The Chamber of Petroleum Consumers (COPEC) have said that there are existing loopholes in the revenue generation of the state that must be fixed and not the introduction of new petroleum levies.
It has therefore urged parliament to throw out the new levies on petroleum products.
According to Mr. Duncan Amoah, the Executive Secretary of COPEC, the Finance Ministry need to find solutions to this problem.
“I think that if the Finance Ministry channels its energies to sealing the revenue loopholes, we will be able to get far. So we have asked the people’s representatives in Parliament not to let us down this time around. Out of good conscience, they should throw this proposition away because there is clearly a lot of revenue that the state allows to go unaccounted for, and then we come back to squeeze the same people who are already crying for paying too much for fuel.”
Speaking on Citi FM’s Eyewitness News which was monitored by Africa Articles, Mr. Amoah further explained that “about GHS1.9 billion revenue that was due the state, found its way into private pockets. The total amount of the taxes that we are simply seeking to slap further on petroleum would yield an annual GHS1.2 billion. Government has already allowed GHS1.9 billion to go into the pockets of the high and mighty, revenue that the government should be able to recoup has been wasted, and then you come to the trotro driver to say, pay more taxes and let us recoup GHS1.2 billion.”
“The accumulated increases we have paid since January to date is already 17%, from GHS4.67 pesewas to the current GHS5.45 pesewas. If you add another 5-8%, you are doing 23% within a quarter.
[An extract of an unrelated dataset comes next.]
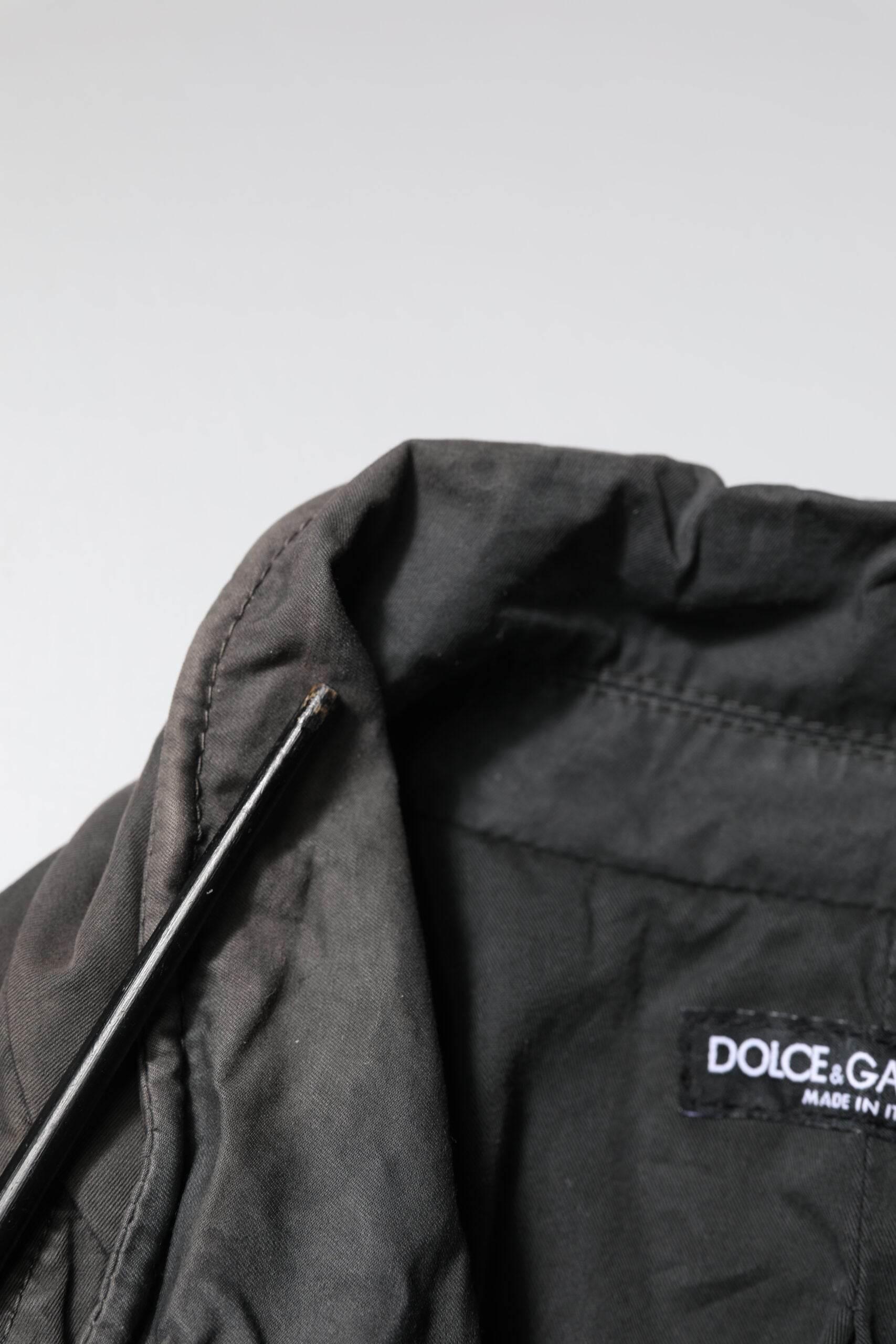 Dolce & Gabbana Black Solid Cotton Collared Coat Jacket - Hilstor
That is clearly unsustainable and we think somebody must be up to managing fuel prices for Ghanaians by ensuring the refinery is working, ensuring that BOST is playing the role for which we used the taxpayer’s money to build it.”
New tax on petroleum products among others have been introduced by the government through the 2021 budget.
There’s also a 30 pesewas increase in fuel prices to take care of excess power capacity charges.
Ghanaians are likely to see further increases in petroleum prices at the pump if the the proposal is accepted.